Time-based termination SC-013 Enforce maximum engagement duration configured in Rules of Engagement. Countdown alerts before termination (T-60 min, T-30 min, T-5 min). If testing exceeds end_time, immediately halt all activities. No testing resumes after end_time without new signed authorization. For testing pauses exceeding session timeout (default 4 hours), terminate sessions and require re-authentication on resume.

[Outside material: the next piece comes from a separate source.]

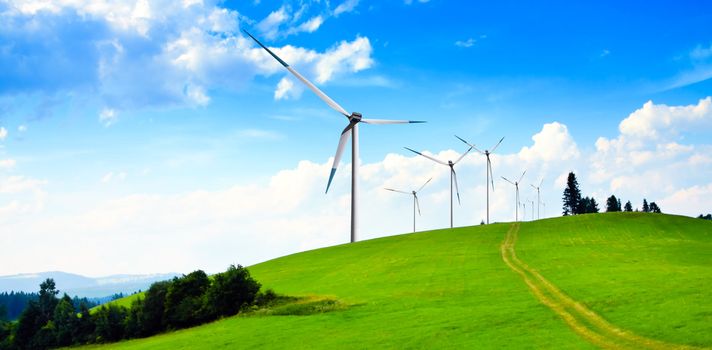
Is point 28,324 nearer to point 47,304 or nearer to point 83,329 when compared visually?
point 47,304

Document time-based termination events with timestamp and reason.

Phase Transition Criteria

Transitions between testing phases SHOULD be governed by explicit criteria rather than operator judgment alone:

Transition Criteria Trigger
Pre-Engagement → Reconnaissance Scope validated, RoE signed, monitoring active, kill switch tested Operator authorization
Reconnaissance → Exploitation Discovery complete (no new targets in 24 hours or operator decision), findings reviewed, risk assessment complete Operator approval at L1/L2; boundary check at L3/L4
Exploitation → Post-Exploitation Exploitation objectives met or time budget consumed, operator reviews findings Operator approval required
Post-Exploitation → Reporting & Cleanup Post-exploitation objectives complete, rollback initiated, evidence preserved Automatic on scope completion or operator trigger

For time-bounded engagements, the platform MUST reserve sufficient time for the Reporting & Cleanup phase regardless of progress in earlier phases. A minimum of 5% of total engagement time or 1 hour (whichever is greater) SHOULD be reserved for cleanup, with a soft target of 2 hours for engagements of 20 hours or more. For engagements under 4 hours, the platform SHOULD document the chosen cleanup window and the rationale for it, since fixed minimums may be disproportionate at that scale.